• Set of tasks
a – In the sermon, how many members does the Diocese of Haiti have?
b – Copy the sermon word for word from "The Episcopal Church includes" to "size of Maryland.".
c – Continue the sermon from where it stops.

[Excerpted text Boundary: Start]

Sunday, January 24, 2010

Sermon for 3 Epiphany at Emmanuel, Mercer Island

I don’t know about you, but for me in the last week a lot attention went to Haiti.
The disaster there, of such a huge magnitude, is brought closer to home, not just in terms of being located geographically close to this country, but because Haiti, the diocese, is a part of the Episcopal Church.
We are not just the Episcopal Church in the United States of America.
The Episcopal Church includes 10 dioceses in countries other than the US.
The Diocese of Haiti, which has been a part of our Episcopal Church since 1873, is our largest diocese in terms of membership with over 83,000 members and over 100 churches, plus over 200 schools.
Compare that with the diocese of Olympia with same number of congregations,
and 32,000 members compared with 83,000,
and our total square miles is approximately 23,000.
Haiti with 10,714 square miles is less than the size of Maryland.
Haiti – half the size geographically, same number of churches,
but almost 3 times the membership.
The Diocese of Haiti is a member of Province II of our nine provinces
along with dioceses in New York, New Jersey, the Virgin Islands,
and the Convocation of American Churches in Europe.

[Excerpted text Boundary: End]
[Exercise data Boundary: Start]

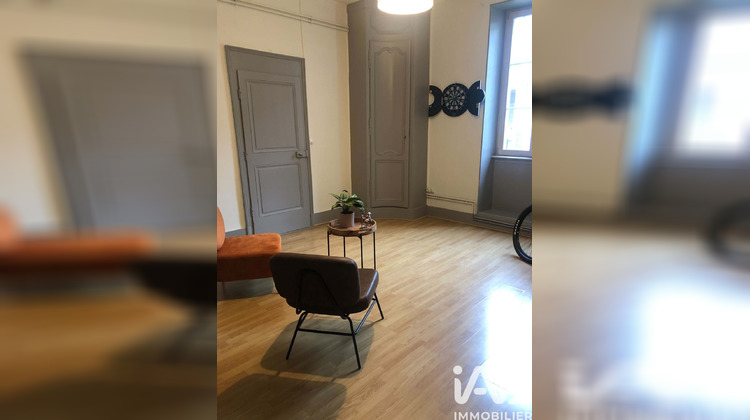 Ma-Cabane - Vente Appartement Vesoul, 100 m²
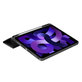 Coque Sc Pen pour iPad Air 10.9" 4 / 5 / 2020-2022 / 11" 6 / 7 / 8 / 2024-2026, noire, Tech-Protect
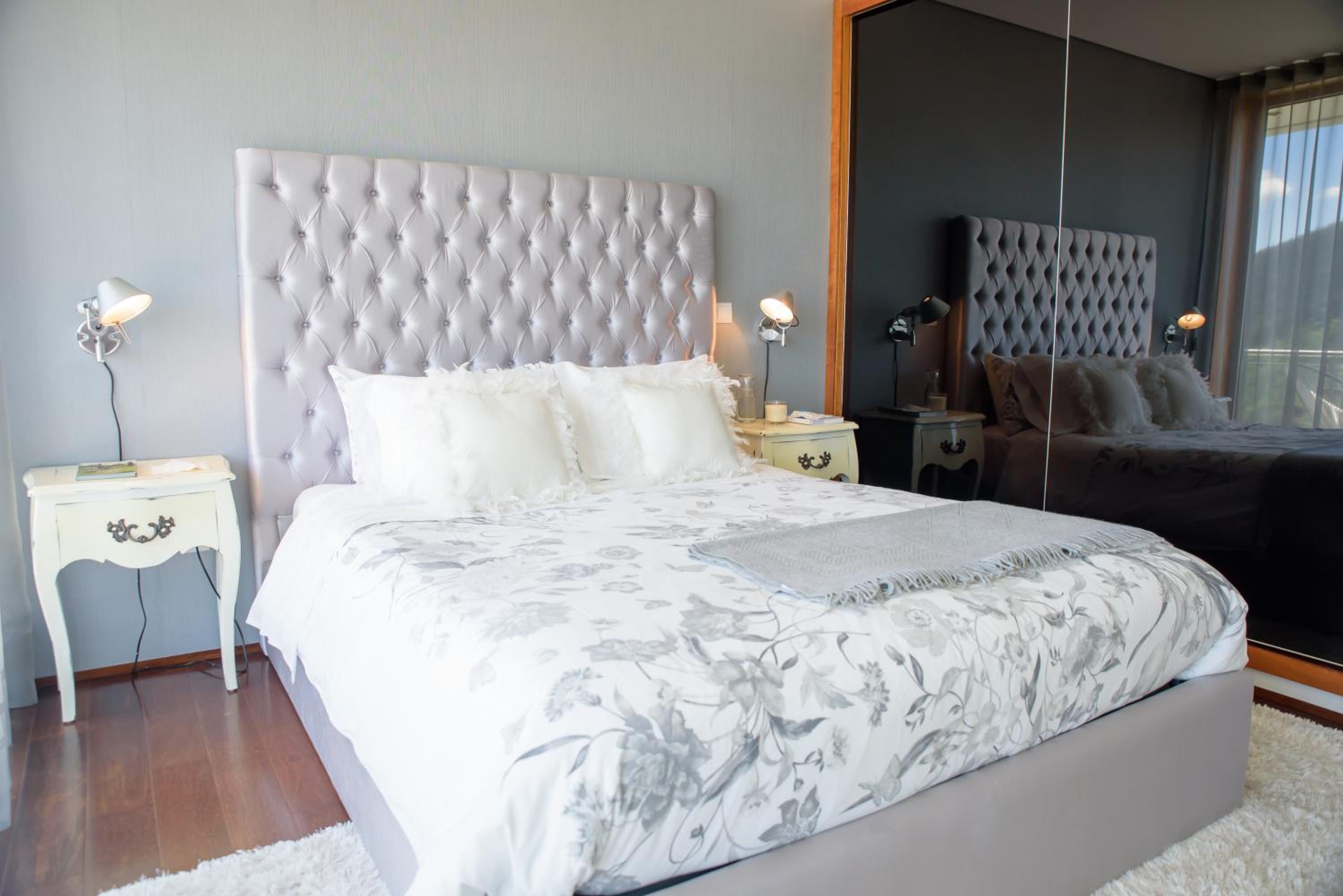 Deluxe Double Room with Balcony photo 3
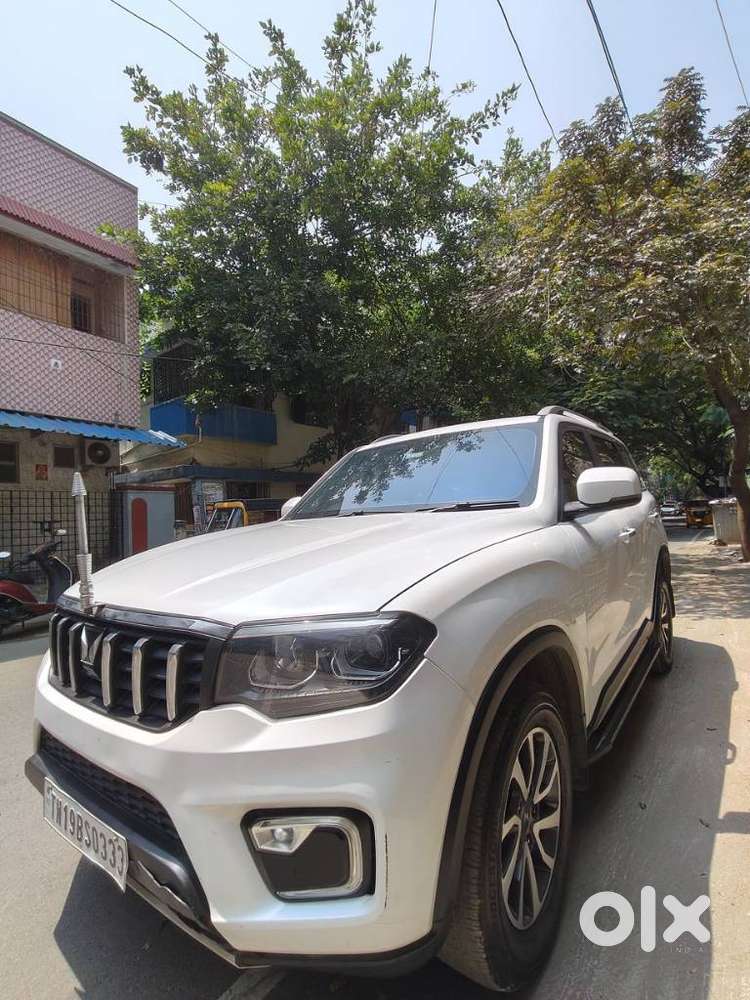 Mahindra Xuv 300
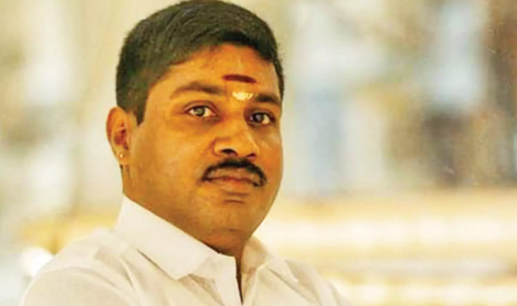 பிரபல யூடியூபர் ஜி.பி. முத்து மீண்டும் சர்ச்சையில் – போலீசார் விசாரணை தீவிரம்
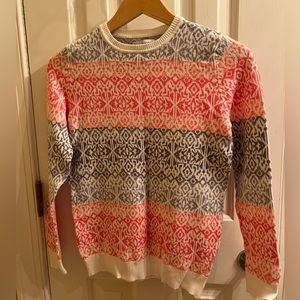 Kim Rogers sweater Small. Used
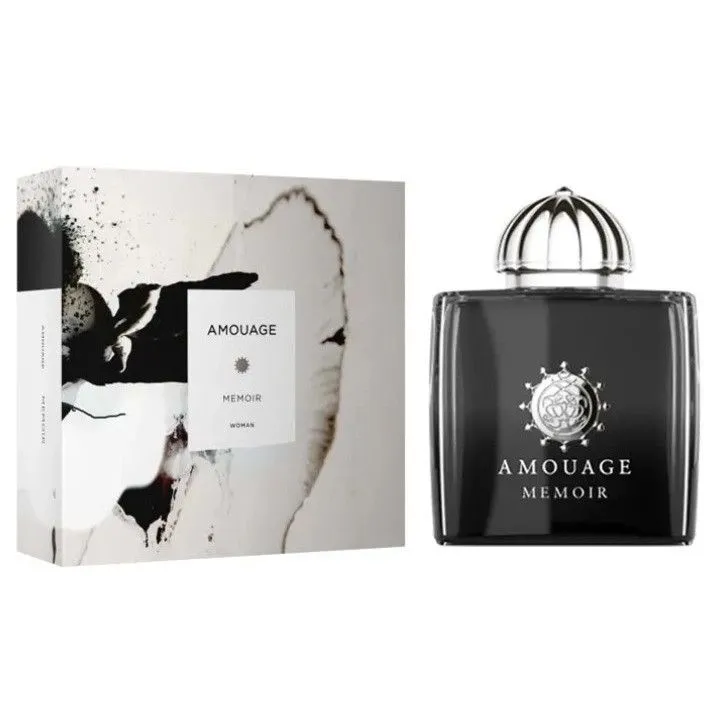 Amouage Memoir Woman 2010 (парфюмерная вода 100 мл)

[Exercise data Boundary: End]

• Answers for the tasks
a – Over 83,000.

b –
The Episcopal Church includes 10 dioceses in countries other than the US.
The Diocese of Haiti, which has been a part of our Episcopal Church since 1873, is our largest diocese in terms of membership with over 83,000 members and over 100 churches, plus over 200 schools.
Compare that with the diocese of Olympia with same number of congregations,
and 32,000 members compared with 83,000,
and our total square miles is approximately 23,000.
Haiti with 10,714 square miles is less than the size of Maryland.

c –
Haiti, the largest diocese in the Episcopal Church in membership,
but now virtually all of their church buildings destroyed.

1 Corinthians, chapter 12 the Body of Christ
The Apostle Paul writes:
"For just as the body is one and has many members,
and all the members of the body, though many, are one body, so it is with Christ.
For in the one Spirit we were all baptized into one body
--Jews or Greeks, slaves or free— Haitians and us!
and we were all made to drink of one Spirit. …
But God has so arranged the body, giving the greater honor to the inferior member,
that there may be no dissension within the body,
but the members may have the same care for one another.
If one member suffers, all suffer together with it;
if one member is honored, all rejoice together with it.
Now you are the body of Christ and individually members of it."

In Haiti, I now observe, all social and class distinctions are gone –
the collapsed buildings are not just the shanties
but the government, institutional, and church buildings –
We watched as people worked side by side
to pull survivors and bodies from the rubble.
And the response worldwide has been an outpouring of generosity, compassion and support during this initial phase of dealing with the immediate crisis.
This seems to be a clear indication
that what St. Paul was describing in that 12th chapter of 1 Corinthians
is not just a theoretical analogy for modeling how relationships within the institutional church should be,
but it is a very apt insight into an organic reality,
the organic reality of Christ’s Body as creation.
The urge to help in disasters indicates this basic, natural and fundamental connection among humans as one body.
It is at times like this that we KNOW in our bones that we’re all in this together.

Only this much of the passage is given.